2.1 Vroegtijdig informeren

2.1.1 Het college informeert belanghebbenden en overige burgers voldoende en tijdig.

2.1.2 De informatie wordt mondeling tijdens de contacten met de belanghebbende, schriftelijk, digitaal en in individuele besluiten verstrekt.

2.1.3 De gemeente kan bij het geven van voorlichting gebruik maken van de media en foldermateriaal.

2.1.4 Het college kan voorlichting geven over de ontwikkeling van de fraudebestrijding en de uitvoering van het fraudebeleid.

2.1.5 Het college geeft aan welke gegevens nodig zijn voor de verlening of voortzetting van de uitkering en wanneer en op welke manier die gegevens door belanghebbende moeten worden aangeleverd.

2.1.6 Het niet verstrekken van de onder punt 2.1.5 genoemde gegevens kan consequenties hebben voor de verlening of voortzetting van de uitkering.

2.1.7 Het college is bevoegd om onderzoek in te stellen naar de juistheid en volledigheid van de verstrekte gegevens en kan de verstrekte documenten of bewijsstukken zowel bij aanvang als tijdens de lopende uitkering, verifiëren bij externe instanties.

2.1.8 Verificatie vindt plaats met inachtneming van de wettelijke voorschriften die vastgelegd zijn in de Wet bescherming persoonsgegevens en het college verifieert uitsluitend datgene wat nodig is voor de vaststelling van het recht op een uitkering.

2.1.9 Niet, onjuist of onvolledige verstrekking van voor de bepaling van het recht op uitkering relevante gegevens die aan de belanghebbende te wijten is, wordt gezien als onvoldoende medewerking verlenen en kan aanleiding geven tot een vermoeden van fraude.

2.1.10 In geval van het vorige punt kan het college het recht op uitkering voor wat betreft de WWB voor de duur van ten hoogste acht weken opschorten (artikel 54, eerste en tweede lid van de WWB).

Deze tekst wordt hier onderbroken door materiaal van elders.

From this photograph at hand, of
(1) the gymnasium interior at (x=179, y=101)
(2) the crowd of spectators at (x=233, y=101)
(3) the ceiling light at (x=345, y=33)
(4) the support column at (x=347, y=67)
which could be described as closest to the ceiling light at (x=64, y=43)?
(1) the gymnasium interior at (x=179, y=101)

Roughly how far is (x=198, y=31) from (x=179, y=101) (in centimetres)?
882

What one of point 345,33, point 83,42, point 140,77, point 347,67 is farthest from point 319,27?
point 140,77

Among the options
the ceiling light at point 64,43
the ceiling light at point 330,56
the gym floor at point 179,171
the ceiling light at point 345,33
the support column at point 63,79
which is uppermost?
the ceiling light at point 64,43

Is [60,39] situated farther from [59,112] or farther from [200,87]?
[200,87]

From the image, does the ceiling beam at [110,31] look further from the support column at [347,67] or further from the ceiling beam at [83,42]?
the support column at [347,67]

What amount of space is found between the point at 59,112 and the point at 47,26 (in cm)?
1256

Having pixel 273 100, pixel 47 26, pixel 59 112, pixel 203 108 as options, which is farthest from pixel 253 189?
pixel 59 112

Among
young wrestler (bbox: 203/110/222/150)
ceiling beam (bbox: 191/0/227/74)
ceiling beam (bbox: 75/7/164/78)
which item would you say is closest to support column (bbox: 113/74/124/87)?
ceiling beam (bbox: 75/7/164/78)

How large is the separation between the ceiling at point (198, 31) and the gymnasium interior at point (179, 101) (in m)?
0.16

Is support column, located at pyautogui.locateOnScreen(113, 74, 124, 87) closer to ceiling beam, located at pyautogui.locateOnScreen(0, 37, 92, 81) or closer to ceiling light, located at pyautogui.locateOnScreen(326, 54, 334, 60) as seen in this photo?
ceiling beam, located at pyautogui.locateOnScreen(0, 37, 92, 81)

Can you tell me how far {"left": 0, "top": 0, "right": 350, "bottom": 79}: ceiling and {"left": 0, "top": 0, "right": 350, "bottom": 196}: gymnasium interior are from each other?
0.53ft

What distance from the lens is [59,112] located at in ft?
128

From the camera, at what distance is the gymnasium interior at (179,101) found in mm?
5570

Ook de IOAW en de IOAZ kennen het college als punt 2.1.9 van toepassing is de bevoegdheid toe om de uitkering op te schorten op grond van artikel 17 lid, eerste en tweede lid van zowel de IOAW als de IOAZ.

2.1.11 Bij het vermoeden van fraude stelt het college een nader onderzoek in en treft maatregelen naar gelang de uitkomst van het onderzoek.

2.1.12 Indien op grond van de aangeleverde gegevens er een recht op uitkering is, kan het college onderzoeken of de belanghebbende de aanvraag om uitkering had kunnen voorkomen.

2.1.13 Indien de belanghebbende de aanvraag om een uitkering had kunnen voorkomen, kan er op grond van de WWB een maatregel opgelegd worden wegens tekortschietend besef van verantwoordelijkheid.

2.1.14 Het college kan in de contracten die met aanbieders van re-integratiediensten worden afgesloten, afspraken vastleggen over de wijze waarop deze moeten omgaan met fraude- en verzuimsignalen, zowel in de richting van de belanghebbende als naar de gemeente.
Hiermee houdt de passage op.